Exercise passage:
+-------+

This Amendment No. 1 amends Item 4 and Item 5 of the Schedule 13D as set forth below. As set forth below, as a result of the transactions described herein, on December 2, 2020 each of the Reporting Persons ceased to be the beneficial owner of more than five percent of the shares of Common Stock. The filing of this Amendment No. 1 represents the final amendment to the Schedule 13D and constitutes an exit filing for the Reporting Persons.

 

Item 4.

Purpose of Transaction

Item 4 of the Schedule 13D is hereby amended and supplemented by deleting the first paragraph under the subheading entitled “Merger” in its entirety and replacing it with the following paragraphs:

“On October 19, 2020, the Issuer announced that it entered into an Agreement and Plan of Merger (the “Merger Agreement”) with Endo International plc, a public limited liability company incorporated in Ireland (“Parent”), and Beta Acquisition Corp., a Delaware corporation and wholly-owned indirect subsidiary of Parent (“Purchaser”). Pursuant to the Merger Agreement, and on the terms and subject to the conditions thereof, Purchaser commenced a tender offer (the “Offer”) to acquire all of the Issuer’s issued and outstanding shares of Common Stock at a purchase price of $88.50 per share of Common Stock, net to the holder thereof in cash, subject to reduction for any applicable withholding taxes and without interest.

In accordance with the terms of the Offer, each of the Reporting Persons tendered the shares of Common Stock beneficially owned by each such Reporting Person; the tendered shares of Common Stock were accepted for payment on December 2, 2020. On December 2, 2020, following the consummation of the Offer, Purchaser merged with and into the Issuer, with the Issuer surviving as a wholly-owned subsidiary of Parent, pursuant to Section 251(h) of the General Corporation Law of the State of Delaware without a vote of the Issuer’s stockholders (the “Merger”).”

+-------+

Information supplied:
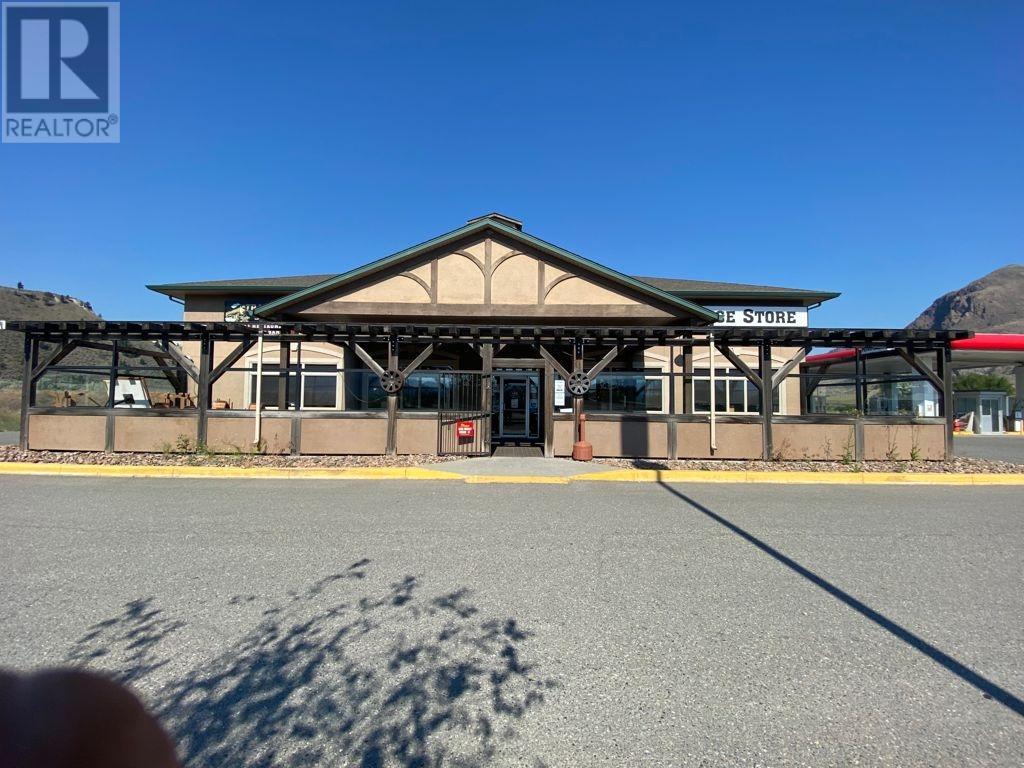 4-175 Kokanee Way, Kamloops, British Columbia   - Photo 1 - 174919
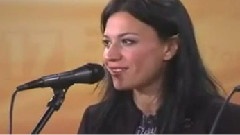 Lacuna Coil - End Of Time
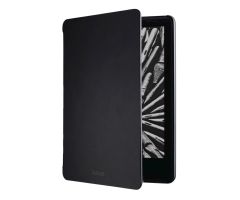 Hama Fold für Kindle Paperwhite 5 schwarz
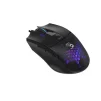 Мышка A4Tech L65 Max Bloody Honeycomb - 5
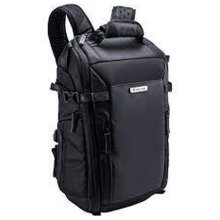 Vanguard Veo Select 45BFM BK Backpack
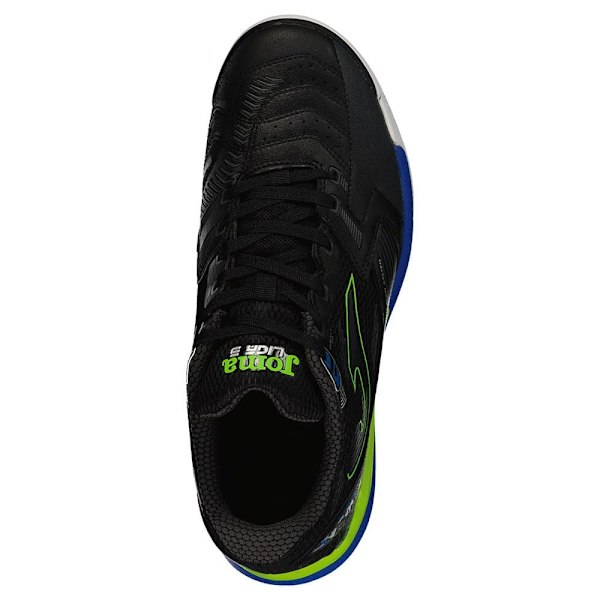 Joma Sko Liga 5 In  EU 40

+-------+

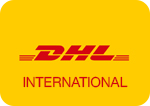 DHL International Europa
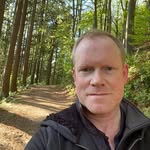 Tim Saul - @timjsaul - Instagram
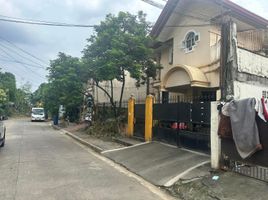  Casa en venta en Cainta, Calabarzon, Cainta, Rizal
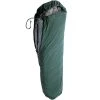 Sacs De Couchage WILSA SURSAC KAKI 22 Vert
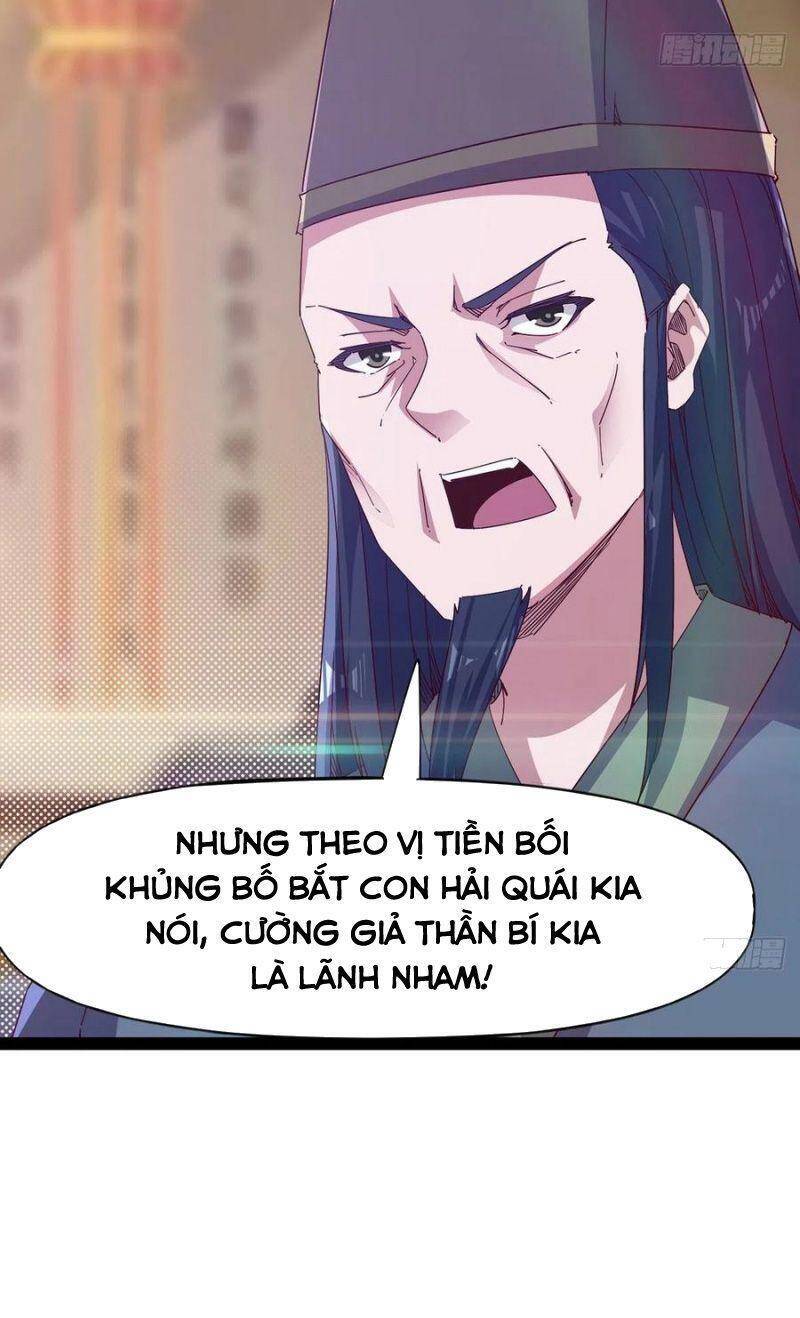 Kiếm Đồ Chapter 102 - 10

+-------+

Your goal: List every short name that the Schedule 13D amendment defines in parentheses with quotation marks, and give the full party, document, or event each one stands for.

Exercise result:
- "Merger Agreement": the Agreement and Plan of Merger that the Issuer entered into with Endo International plc and Beta Acquisition Corp.
- "Parent": Endo International plc, a public limited liability company incorporated in Ireland.
- "Purchaser": Beta Acquisition Corp., a Delaware corporation and wholly-owned indirect subsidiary of Parent.
- "Offer": the tender offer that Purchaser commenced to acquire all of the Issuer's issued and outstanding shares of Common Stock at $88.50 per share.
- "Merger": Purchaser's merger with and into the Issuer, with the Issuer surviving as a wholly-owned subsidiary of Parent, under Section 251(h) of the General Corporation Law of the State of Delaware without a vote of the Issuer's stockholders.